_TEXTAUSSCHNITT_

........

2. Die Entwicklung, die Herstellung und die Anwendung des jeweiligen Impfstoffes sollen moralisch einwandfrei sein. Leider gibt es bei einigen Impfstoffen einen problematischen Ursprung in Zelllinien, die aus abgetriebenen Föten gewonnen wurden. Außerdem wurden Impfstoffe in Zellkulturen getestet, die aus solchen problematischen Linien stammen.[2] Hier kann man für sich selbst sagen, gleichsam zeugnishaft: Da mache ich nicht mit! Das ist zu respektieren und wird von der Kirche anerkannt. Eine solches Nein kann nicht verpflichtend für alle gemacht werden. Es gibt Menschen, die entweder eine bestimmte Impfung benötigen oder denen eine Impfung gesetzlich vorgeschrieben oder doch zumindest nahegelegt wird. Hier sagt die Kirche, dass der Geimpfte nicht für all das verantwortlich ist, was bei der Herstellung und den Tests eines Impfstoffes vielleicht an Unmoralischem geschieht. Es gibt eine gestufte Verantwortung. Wo keine ethisch einwandfreien Impfstoffe zur Verfügung stehen, ist es moralisch akzeptabel, auch jene einzusetzen, bei deren Entwicklung und Produktion Zelllinien von humanen Feten zum Einsatz kamen, betont die Glaubenskongregation in ihrer Note vom 21.12.2020 als Antwort auf Anfragen. Sich damit impfen zu lassen, bedeutet keine formelle Beteiligung an einer Abtreibung.[3] Zugleich sollen sich möglichst viele Menschen bei Entscheidungsträgern in Politik, Medizin und Wirtschaft für die Herstellung moralisch einwandfreier Impfstoffe einsetzen und in diesem Sinn einen positiven Einfluss auf die Bildung der öffentlichen Meinung nehmen.

........

_BEREITGESTELLTE ANGABEN_

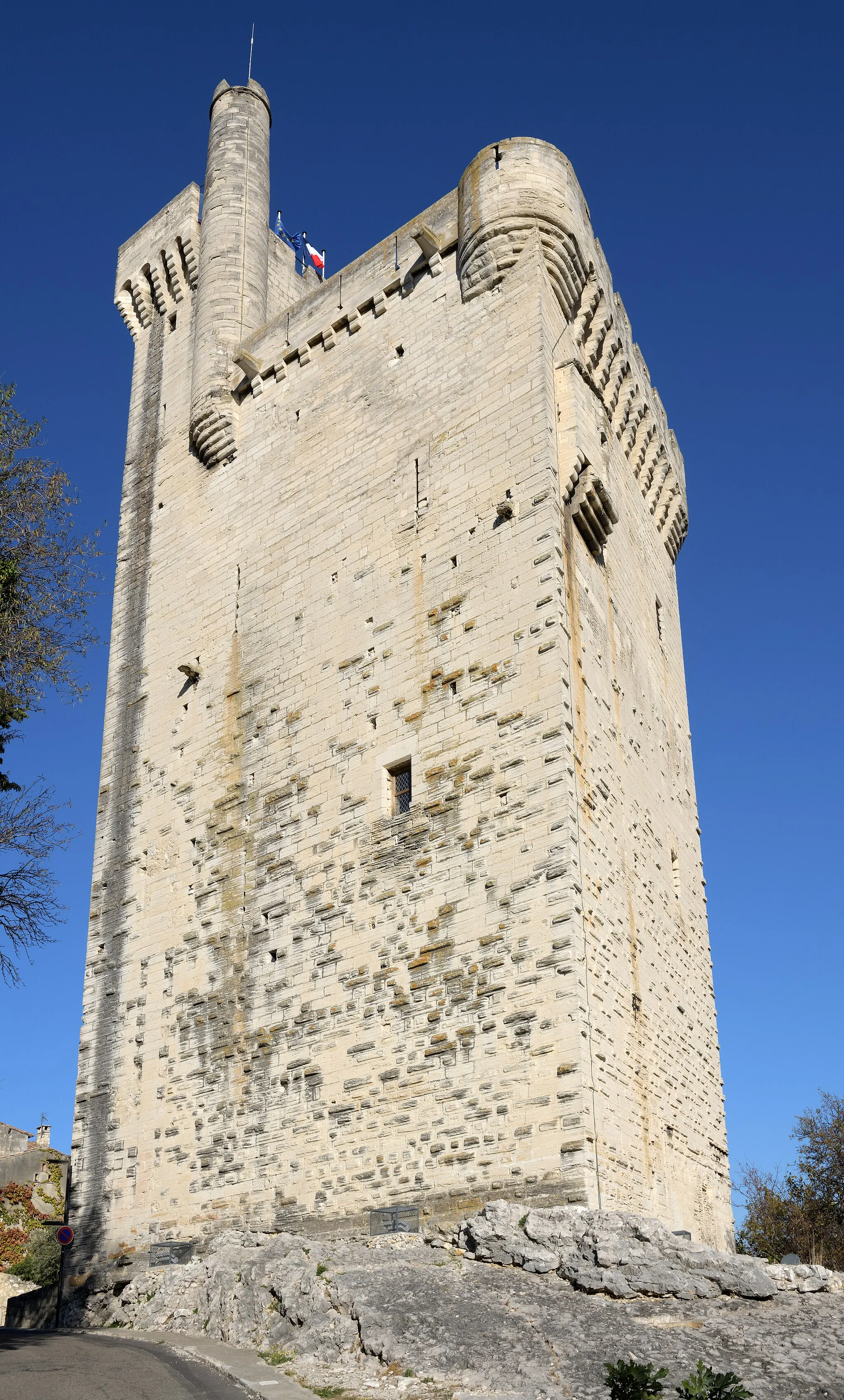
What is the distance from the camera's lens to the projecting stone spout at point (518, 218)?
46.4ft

........

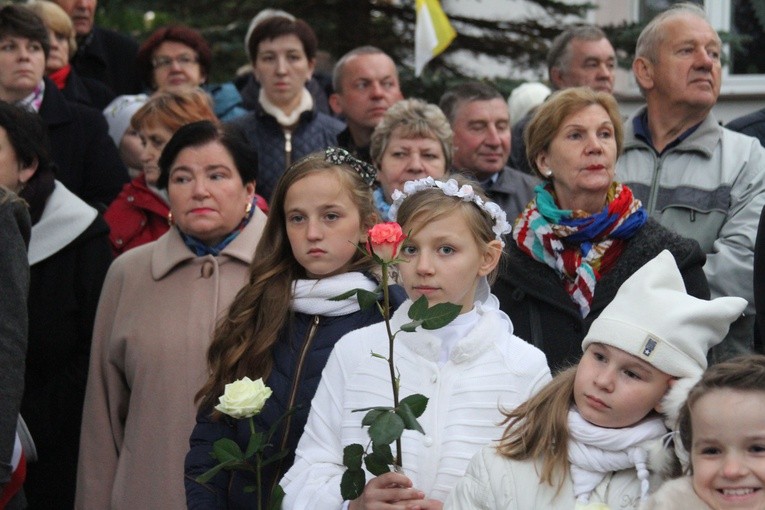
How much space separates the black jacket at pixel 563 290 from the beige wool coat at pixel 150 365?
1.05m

........

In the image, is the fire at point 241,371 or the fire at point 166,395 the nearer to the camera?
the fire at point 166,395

........

_ARBEITSAUFTRÄGE_
**A.** Stimmen die folgenden Aussagen mit dem Textausschnitt überein? Antworten Sie jeweils mit Ja oder Nein und zitieren Sie die entscheidenden Worte wörtlich.
(i) Die Note der Glaubenskongregation stammt vom 21.12.2020.
(ii) Wer sich mit einem solchen Impfstoff impfen lässt, beteiligt sich formell an einer Abtreibung.
(iii) Die Kirche erkennt das persönliche Nein zu solchen Impfstoffen an.
**B.** Beantworten Sie anhand des Textausschnitts die folgenden Fragen:
(i) Woraus wurden die problematischen Zelllinien gewonnen?
(ii) Welche Art von Verantwortung gibt es laut dem Textausschnitt?
(iii) In welchen Bereichen sollen sich Menschen bei Entscheidungsträgern für moralisch einwandfreie Impfstoffe einsetzen?
**C.** Schreiben Sie den Textausschnitt über die Moral von Impfstoffen im Anschluss an seinen letzten Satz fort.

_ANTWORTEN NACHEINANDER_
**A.**
(i) Ja: „betont die Glaubenskongregation in ihrer Note vom 21.12.2020 als Antwort auf Anfragen“
(ii) Nein: „Sich damit impfen zu lassen, bedeutet keine formelle Beteiligung an einer Abtreibung.“
(iii) Ja: „Das ist zu respektieren und wird von der Kirche anerkannt.“

**B.**
(i) Aus abgetriebenen Föten.
(ii) Eine gestufte Verantwortung.
(iii) In Politik, Medizin und Wirtschaft.

**C.**
3. Impfungen sollen grundsätzlich freiwillig sein, außer es besteht ein hohes Ansteckungsrisiko bei einer gefährlichen Krankheit. Auch ist es möglich, bestimmte Alters- und Risikogruppen bevorzugt zu impfen. Wie Papst Franziskus betont, sollen wirksame und zugleich ethisch einwandfreie Impfstoffe auch den Menschen ärmerer Länder und Regionen in ausreichender Weise zur Verfügung gestellt werden.[4]

 

[1] Die Risiken halten sich in Grenzen, wenn keine Vorerkrankung oder besondere gesundheitliche Belastung besteht; in Zweifelsfällen ist eine ärztliche Abklärung vor der Impfung zu empfehlen. Die Überwachung der Sicherheit von Impfstoffen und biomedizinischen Arzneimitteln erfolgt in Deutschland durch das Paul-Ehrlich-Institut. In Österreich geschieht dies durch das Bundesamt für Sicherheit im Gesundheitswesen. Im Einzelfall ist zu prüfen, ob Reaktionen in zeitlicher Nähe zu einer Impfung in einem ursächlichen Zusammenhang mit dieser stehen. Offene Fragen, auch hinsichtlich möglicher Langzeitfolgen, führen zu Verunsicherungen.

[2] Beim mRNA-Impfstoff der Firma BioNTech/Pfizer werden zur Testung Zelllinien aus abgetriebenen Föten verwendet, nicht aber zur Produktion des Impfstoffs. Bei den Vektorimpfstoffen von AstraZeneca und Johnson & Johnson werden auch für die Produktion des Impfstoffes Zelllinien unerlaubten Ursprungs verwendet. Im Impfstoff als solchen finden sich diese Zellen nicht mehr. Vgl. Susanne Kummer, Covid-19-Impfstoffe: Ethische Stellungnahme zu Fragen der Herstellung, IMABE, 12.01.2021.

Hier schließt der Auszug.